**PAGE EXCERPT:**
▼▼▼

Pan-cancer analysis of forkhead box Q1 as a potential prognostic and immunological biomarker

Qiguan Dong; Lirong Yan; Qingbang Xu; Xianliang Hu; Yan Yang; Ruiwu Zhu; Qian Xu; Yuchao Yang; Bengang Wang

doi:10.3389/fgene.2022.944970

Pan-cancer analysis of forkhead box Q1 as a potential prognostic and immunological biomarker

Front Genet. 2022 Sep 1:13:944970. doi: 10.3389/fgene.2022.944970. eCollection 2022.

Authors

Qiguan Dong¹, Lirong Yan², Qingbang Xu³, Xianliang Hu⁴, Yan Yang¹, Ruiwu Zhu⁵, Qian Xu², Yuchao Yang⁶, Bengang Wang⁷

Affiliations

¹ Department of Radiation Oncology, General Hospital of Fushun Mining Bureau of Liaoning Health Industry Group, Fushun, China.
² Tumour Etiology and Screening Department of Cancer Institute and General Surgery, Liaoning Provincial Education Department, Key Laboratory of Cancer Etiology and Prevention, The First Affiliated Hospital of China Medical University, China Medical University, Shenyang, China.
³ Department of Pain Medicine, Union Hospital, Tongji Medical College, Huazhong University of Science and Technology, Wuhan, China.
⁴ Department of Breast Surgery, The 3rd People's Hospital of Liaoyang, Liaoyang, China.
⁵ Department of Thoracic Surgery, General Hospital of Fushun Mining Bureau of Liaoning Health Industry Group, Fushun, China.

▲▲▲

**YOUR GOAL:**
Copy the article page from "Front Genet. 2022" up to and including "Liaoyang, Liaoyang, China.", and swap "Pain Medicine" for "Anesthesiology". The data after this point is separate material with no connection to the article page.

**INPUT DATA:**

▼▼▼

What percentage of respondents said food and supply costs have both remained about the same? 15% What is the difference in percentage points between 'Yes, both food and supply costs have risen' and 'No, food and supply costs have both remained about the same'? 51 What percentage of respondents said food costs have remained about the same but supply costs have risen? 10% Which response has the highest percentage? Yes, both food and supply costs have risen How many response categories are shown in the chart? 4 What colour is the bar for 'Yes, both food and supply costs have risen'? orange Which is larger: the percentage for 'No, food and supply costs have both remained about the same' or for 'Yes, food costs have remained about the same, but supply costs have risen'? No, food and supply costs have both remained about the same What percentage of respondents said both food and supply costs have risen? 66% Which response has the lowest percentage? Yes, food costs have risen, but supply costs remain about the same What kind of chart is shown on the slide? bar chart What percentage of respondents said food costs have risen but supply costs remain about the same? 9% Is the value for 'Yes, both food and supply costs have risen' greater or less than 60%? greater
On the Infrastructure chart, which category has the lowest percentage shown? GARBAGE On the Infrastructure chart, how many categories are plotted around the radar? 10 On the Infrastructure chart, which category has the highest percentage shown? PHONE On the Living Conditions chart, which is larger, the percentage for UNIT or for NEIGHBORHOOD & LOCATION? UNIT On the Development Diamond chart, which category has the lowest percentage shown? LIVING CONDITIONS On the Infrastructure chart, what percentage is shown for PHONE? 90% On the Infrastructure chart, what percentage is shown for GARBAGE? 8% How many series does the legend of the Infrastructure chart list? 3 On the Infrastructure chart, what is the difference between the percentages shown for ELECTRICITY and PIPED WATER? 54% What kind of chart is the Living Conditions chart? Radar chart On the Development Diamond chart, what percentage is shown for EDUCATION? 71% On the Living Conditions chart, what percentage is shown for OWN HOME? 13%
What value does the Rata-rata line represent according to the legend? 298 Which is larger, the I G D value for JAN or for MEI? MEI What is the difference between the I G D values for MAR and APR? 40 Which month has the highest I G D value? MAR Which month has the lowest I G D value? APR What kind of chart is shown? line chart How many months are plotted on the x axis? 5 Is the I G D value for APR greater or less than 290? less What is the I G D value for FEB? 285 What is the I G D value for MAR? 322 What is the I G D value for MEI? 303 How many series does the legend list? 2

▲▲▲

**REPLY TO THE TASK:**
Front Genet. 2022 Sep 1:13:944970. doi: 10.3389/fgene.2022.944970. eCollection 2022.

Authors

Qiguan Dong¹, Lirong Yan², Qingbang Xu³, Xianliang Hu⁴, Yan Yang¹, Ruiwu Zhu⁵, Qian Xu², Yuchao Yang⁶, Bengang Wang⁷

Affiliations

¹ Department of Radiation Oncology, General Hospital of Fushun Mining Bureau of Liaoning Health Industry Group, Fushun, China.
² Tumour Etiology and Screening Department of Cancer Institute and General Surgery, Liaoning Provincial Education Department, Key Laboratory of Cancer Etiology and Prevention, The First Affiliated Hospital of China Medical University, China Medical University, Shenyang, China.
³ Department of Anesthesiology, Union Hospital, Tongji Medical College, Huazhong University of Science and Technology, Wuhan, China.
⁴ Department of Breast Surgery, The 3rd People's Hospital of Liaoyang, Liaoyang, China.